▸ Teks Sumber

Kamis, 04 Juli 2013

Makalah Kebutuhan VS Keinginan



BAB I
PENDAHULUAN
Terjadinya transaksi hingga melakukan pembayaran dengan uang terhadap barang dan jasa dikarenakan berbagai konsumen, kalangan bisnis, dan instansi pemerintah memiliki berbagai macam kebutuhan dan keinginan.
Dalam sebuah perekonomian pasar, jika ada permintaan akan sesuatu, maka pasti akan ada orang yang bersedia menyediakannya atau menawarkannya. Penawaran merupakan pasangan permintaan. Sedangkan permintaan berhubungan dengan keinginan dan kebutuhan seseorang terhadap sesuatu.
Dalam sebuah perekonomian pasar, segalanya memiliki harga, dan pembeli yang memiliki permintaan (kebutuhan dan keinginan) selalu menginginkan harga yang lebih rendah. Sementara penjual menginginkan harga yang lebih tinggi.[1]
Pada bab selanjutnya, pemakalah akan membahas tentang Kebutuhan Versus Keinginan, dan mengenai: Mengenal manusia, Kefitrahan Alam dan Manusia, Islam dan Kefitrahan, Iman dan Prilaku.

▸ Tugas Latihan
Teruskan teks tentang kebutuhan dan keinginan di atas, dimulai tepat setelah kalimat terakhirnya. Butir-butir di bawah ini merupakan bahan tersendiri yang terpisah dari teks di atas.

(Catatan anotasi)
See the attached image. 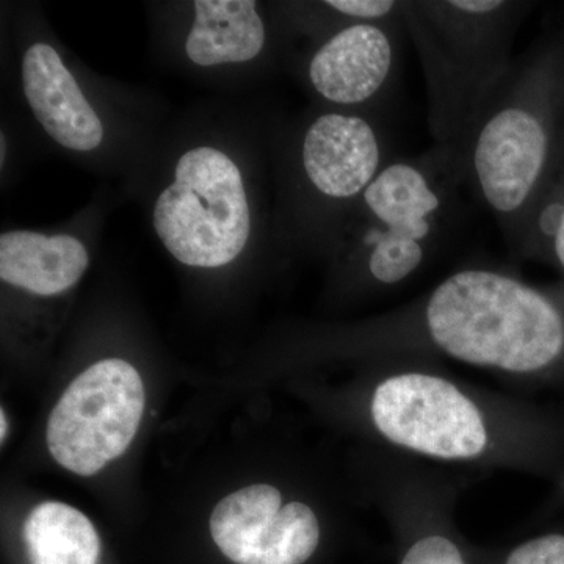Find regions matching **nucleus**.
I'll list each match as a JSON object with an SVG mask.
<instances>
[{"instance_id":"20","label":"nucleus","mask_w":564,"mask_h":564,"mask_svg":"<svg viewBox=\"0 0 564 564\" xmlns=\"http://www.w3.org/2000/svg\"><path fill=\"white\" fill-rule=\"evenodd\" d=\"M555 248L556 256H558L560 262H562L564 267V218L562 228H560L558 234L555 236Z\"/></svg>"},{"instance_id":"17","label":"nucleus","mask_w":564,"mask_h":564,"mask_svg":"<svg viewBox=\"0 0 564 564\" xmlns=\"http://www.w3.org/2000/svg\"><path fill=\"white\" fill-rule=\"evenodd\" d=\"M326 6L348 17L364 18V20H375L383 18L391 13L395 3L391 0H329Z\"/></svg>"},{"instance_id":"18","label":"nucleus","mask_w":564,"mask_h":564,"mask_svg":"<svg viewBox=\"0 0 564 564\" xmlns=\"http://www.w3.org/2000/svg\"><path fill=\"white\" fill-rule=\"evenodd\" d=\"M564 218V206L562 204H552L545 207L541 214L540 226L547 236H556L562 228Z\"/></svg>"},{"instance_id":"9","label":"nucleus","mask_w":564,"mask_h":564,"mask_svg":"<svg viewBox=\"0 0 564 564\" xmlns=\"http://www.w3.org/2000/svg\"><path fill=\"white\" fill-rule=\"evenodd\" d=\"M391 65L392 47L386 33L358 24L337 33L315 54L310 77L323 98L358 104L380 90Z\"/></svg>"},{"instance_id":"15","label":"nucleus","mask_w":564,"mask_h":564,"mask_svg":"<svg viewBox=\"0 0 564 564\" xmlns=\"http://www.w3.org/2000/svg\"><path fill=\"white\" fill-rule=\"evenodd\" d=\"M507 564H564V536L549 534L516 549Z\"/></svg>"},{"instance_id":"19","label":"nucleus","mask_w":564,"mask_h":564,"mask_svg":"<svg viewBox=\"0 0 564 564\" xmlns=\"http://www.w3.org/2000/svg\"><path fill=\"white\" fill-rule=\"evenodd\" d=\"M451 6L466 11V13L485 14L502 7V2H497V0H456V2H451Z\"/></svg>"},{"instance_id":"6","label":"nucleus","mask_w":564,"mask_h":564,"mask_svg":"<svg viewBox=\"0 0 564 564\" xmlns=\"http://www.w3.org/2000/svg\"><path fill=\"white\" fill-rule=\"evenodd\" d=\"M547 152V137L529 111L507 109L485 126L474 165L486 202L499 212L519 209L533 191Z\"/></svg>"},{"instance_id":"12","label":"nucleus","mask_w":564,"mask_h":564,"mask_svg":"<svg viewBox=\"0 0 564 564\" xmlns=\"http://www.w3.org/2000/svg\"><path fill=\"white\" fill-rule=\"evenodd\" d=\"M366 203L375 217L388 226V236L421 242L430 234V214L440 199L419 170L403 163L386 169L366 188Z\"/></svg>"},{"instance_id":"3","label":"nucleus","mask_w":564,"mask_h":564,"mask_svg":"<svg viewBox=\"0 0 564 564\" xmlns=\"http://www.w3.org/2000/svg\"><path fill=\"white\" fill-rule=\"evenodd\" d=\"M143 411V381L135 367L104 359L82 372L55 404L47 447L65 469L90 477L128 451Z\"/></svg>"},{"instance_id":"13","label":"nucleus","mask_w":564,"mask_h":564,"mask_svg":"<svg viewBox=\"0 0 564 564\" xmlns=\"http://www.w3.org/2000/svg\"><path fill=\"white\" fill-rule=\"evenodd\" d=\"M24 540L32 564H98L101 554L90 519L61 502L41 503L32 510Z\"/></svg>"},{"instance_id":"1","label":"nucleus","mask_w":564,"mask_h":564,"mask_svg":"<svg viewBox=\"0 0 564 564\" xmlns=\"http://www.w3.org/2000/svg\"><path fill=\"white\" fill-rule=\"evenodd\" d=\"M434 343L459 361L533 372L564 345L558 311L522 282L480 270L456 273L426 310Z\"/></svg>"},{"instance_id":"16","label":"nucleus","mask_w":564,"mask_h":564,"mask_svg":"<svg viewBox=\"0 0 564 564\" xmlns=\"http://www.w3.org/2000/svg\"><path fill=\"white\" fill-rule=\"evenodd\" d=\"M402 564H464L458 547L447 538L429 536L415 543Z\"/></svg>"},{"instance_id":"7","label":"nucleus","mask_w":564,"mask_h":564,"mask_svg":"<svg viewBox=\"0 0 564 564\" xmlns=\"http://www.w3.org/2000/svg\"><path fill=\"white\" fill-rule=\"evenodd\" d=\"M22 87L36 120L58 144L74 151L101 144V120L50 44L36 43L25 52Z\"/></svg>"},{"instance_id":"11","label":"nucleus","mask_w":564,"mask_h":564,"mask_svg":"<svg viewBox=\"0 0 564 564\" xmlns=\"http://www.w3.org/2000/svg\"><path fill=\"white\" fill-rule=\"evenodd\" d=\"M265 29L252 0H198L185 51L199 66L252 61L261 54Z\"/></svg>"},{"instance_id":"4","label":"nucleus","mask_w":564,"mask_h":564,"mask_svg":"<svg viewBox=\"0 0 564 564\" xmlns=\"http://www.w3.org/2000/svg\"><path fill=\"white\" fill-rule=\"evenodd\" d=\"M372 414L392 443L437 458H474L488 443L477 406L443 378H389L375 391Z\"/></svg>"},{"instance_id":"14","label":"nucleus","mask_w":564,"mask_h":564,"mask_svg":"<svg viewBox=\"0 0 564 564\" xmlns=\"http://www.w3.org/2000/svg\"><path fill=\"white\" fill-rule=\"evenodd\" d=\"M423 250L421 243L413 240H399L380 236L370 256V272L384 284H395L410 276L421 265Z\"/></svg>"},{"instance_id":"5","label":"nucleus","mask_w":564,"mask_h":564,"mask_svg":"<svg viewBox=\"0 0 564 564\" xmlns=\"http://www.w3.org/2000/svg\"><path fill=\"white\" fill-rule=\"evenodd\" d=\"M270 485H252L225 497L210 516L215 544L236 564H303L321 540L310 507L292 502Z\"/></svg>"},{"instance_id":"8","label":"nucleus","mask_w":564,"mask_h":564,"mask_svg":"<svg viewBox=\"0 0 564 564\" xmlns=\"http://www.w3.org/2000/svg\"><path fill=\"white\" fill-rule=\"evenodd\" d=\"M307 177L332 198H351L373 182L380 147L361 118L325 115L311 126L303 144Z\"/></svg>"},{"instance_id":"10","label":"nucleus","mask_w":564,"mask_h":564,"mask_svg":"<svg viewBox=\"0 0 564 564\" xmlns=\"http://www.w3.org/2000/svg\"><path fill=\"white\" fill-rule=\"evenodd\" d=\"M87 267L88 252L76 237L31 231L0 236V278L36 295L68 291L84 276Z\"/></svg>"},{"instance_id":"2","label":"nucleus","mask_w":564,"mask_h":564,"mask_svg":"<svg viewBox=\"0 0 564 564\" xmlns=\"http://www.w3.org/2000/svg\"><path fill=\"white\" fill-rule=\"evenodd\" d=\"M250 207L242 174L225 152H185L174 182L154 206V229L177 261L202 269L232 262L250 237Z\"/></svg>"},{"instance_id":"21","label":"nucleus","mask_w":564,"mask_h":564,"mask_svg":"<svg viewBox=\"0 0 564 564\" xmlns=\"http://www.w3.org/2000/svg\"><path fill=\"white\" fill-rule=\"evenodd\" d=\"M0 426H2V430H0V440H6L7 436V417H6V411L2 410V413H0Z\"/></svg>"}]
</instances>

▸ Hasil Tugas
BAB II
PEMBAHASAN
(Kebutuhan Versus Keinginan)
A.    Kebutuhan
Kebutuhan yaitu keinginan mutlak yang diperlukan manusia bagi kehidupan dan tanpanya manusia tidak dapat hidup, seperti makanan, pakaian, tempat tinggal, dan lain-lain.
Hingga saat ini, umumnya orang berbeda pendapat bahwa kebutuhan pokok manusia terdiri dari pangan, sandang, dan papan. Tanpa terpenuhnya tiga jenis kebutuhan ini manusia tak akan bisa hidup dengan baik.
Menurut al-Syathibi, rumusan kebutuhan manusia dalam Islam terdiri dari tiga jenjang, dharuriyat, hajiyat dan tahsiniyat:[2]
1)      Dharuriyat (Primer)
Kebutuhan dharuriyat ialah tingkat kebutuhan primer. Bila tingkat kebutuhan ini tidak terpenuhi, akan terancam keselamatan umat manusia baik di dunia maupun di akhirat kelak.[3] Kebuthan dharuriyat  mencakup:
a.       Agama (din)
b.      Kehidupan (nafs)
c.       Pendidikan (‘aql)
d.      Keturunan (nasl), dan
e.       Harta (mal)
Untuk memelihara lima pokok inilah syariat Islam diturunkan. Setiap ayat hukum bila diteliti akan ditemukan alasan pembentukannya yang tidak lain adalah untuk memelihara lima pokok yang di atas. Misalnya, firman Allah dalam mewajibkan Qisas:
وَلَكُمْ فِي الْقِصَاصِ حَيَاةٌ يَا أُولِي الألْبَابِ لَعَلَّكُمْ تَتَّقُونَ
Artinya: Dan dalam kisas itu ada (jaminan kelangsungan) hidup bagimu, hai orang-orang yang berakal, supaya kamu bertakwa.(Al-Baqarah: 179).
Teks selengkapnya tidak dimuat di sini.